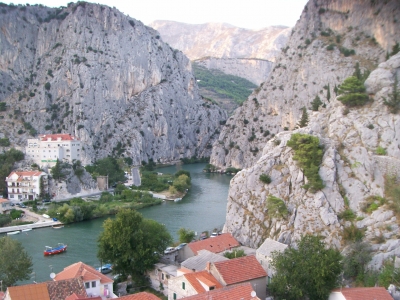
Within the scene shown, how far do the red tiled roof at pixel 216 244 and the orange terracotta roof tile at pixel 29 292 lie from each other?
8613 millimetres

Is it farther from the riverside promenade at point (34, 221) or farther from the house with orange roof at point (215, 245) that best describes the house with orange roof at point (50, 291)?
the riverside promenade at point (34, 221)

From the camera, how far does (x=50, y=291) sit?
59.1 ft

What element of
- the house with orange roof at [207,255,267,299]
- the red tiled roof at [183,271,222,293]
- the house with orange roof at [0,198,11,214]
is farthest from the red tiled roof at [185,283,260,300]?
the house with orange roof at [0,198,11,214]

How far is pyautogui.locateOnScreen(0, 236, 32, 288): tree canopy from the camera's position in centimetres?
2162

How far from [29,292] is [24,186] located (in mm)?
31326

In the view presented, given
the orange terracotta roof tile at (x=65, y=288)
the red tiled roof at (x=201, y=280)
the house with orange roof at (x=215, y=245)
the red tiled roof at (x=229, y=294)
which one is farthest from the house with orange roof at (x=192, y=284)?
the house with orange roof at (x=215, y=245)

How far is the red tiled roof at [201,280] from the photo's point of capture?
18.1 metres

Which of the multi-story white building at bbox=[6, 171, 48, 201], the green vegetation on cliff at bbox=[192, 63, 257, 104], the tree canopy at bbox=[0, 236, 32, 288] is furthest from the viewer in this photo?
the green vegetation on cliff at bbox=[192, 63, 257, 104]

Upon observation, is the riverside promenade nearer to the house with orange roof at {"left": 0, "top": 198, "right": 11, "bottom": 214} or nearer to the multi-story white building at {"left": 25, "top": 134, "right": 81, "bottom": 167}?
the house with orange roof at {"left": 0, "top": 198, "right": 11, "bottom": 214}

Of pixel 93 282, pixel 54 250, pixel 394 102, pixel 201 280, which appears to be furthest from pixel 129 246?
pixel 394 102

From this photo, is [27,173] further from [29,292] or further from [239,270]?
[239,270]

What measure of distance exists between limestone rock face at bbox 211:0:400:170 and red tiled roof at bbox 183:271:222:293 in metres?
32.0

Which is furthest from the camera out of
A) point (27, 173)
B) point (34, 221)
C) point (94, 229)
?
point (27, 173)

★ ★ ★ ★ ★

## WORK TO COMPLETE
Extract verbatim every line from the one containing "From this photo, is" through the end of the records, with both ends included.

## THE SOLUTION
From this photo, is [27,173] further from [29,292] or further from [239,270]?
[239,270]

What measure of distance exists between limestone rock face at bbox 211:0:400:170 and red tiled roof at bbox 183:271:222:293 in metres?
32.0

Which is furthest from the camera out of
A) point (27, 173)
B) point (34, 221)
C) point (94, 229)
?
point (27, 173)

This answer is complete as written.